Just a suggestion, but if you centered the load it would be easier to move around. Push it, pull it kind of like a boat trailer.


----------



## bAcKpAiN (Feb 15, 2008)

bassboy1 said:


> esquired said:
> 
> 
> > We might need a new section - "other boat things we build" or something
> ...



I kind of like the "redneck inginuity" name :twisted:


----------



## Nickk (Feb 15, 2008)

nice! I made a cart out of PVC for my kayak that I can pull apart and store in the hatch.

no, I'm not smart enough to think of it myself. I got the idea online and "reproduced"(copied) it.
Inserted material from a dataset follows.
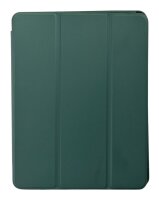 Apple iPad Air / 4. Generation / A2316 / 64 GB / Sky Blue / OVP / Top Zustand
https://www.kayakshops.com/noyo_pacific/kayak_cart.htm


----------



## G3_Guy (Feb 20, 2008)

LOL... Whatever it takes to get to the water... :lol:


----------



## Old Bill (Mar 26, 2008)

Well?? Did the cart/dolly work out OK?

Did you catch any fish?

And, with Spring/Summer almost here...how are you going to mow the lawn with a wheel less lawn mower? :lol:


----------



## gvguwec (Apr 8, 2008)

Well finally got the boat out of storage and figured I would add a pick of what I did to the transom of mine last year. I have a spot where I have to drag my boat up a bank and over a sand road between the two private flowages and dragging the boat got to be a REAL pain in the butt/back. So I added this, the legs are removed by two pins on each leg and set in the boat while crusing with the TM and/or outboard. I plan on changing out the lawn mower wheels for some pneumatic ones I found at harbor freight for 5 bucks each which I am hoping that it will keep the wheels from sinking into the soft wet sand the last few feet before the transom is out of the water.


----------



## Captain Ahab (Apr 9, 2008)

What are the legs made from - PVC pipe?


----------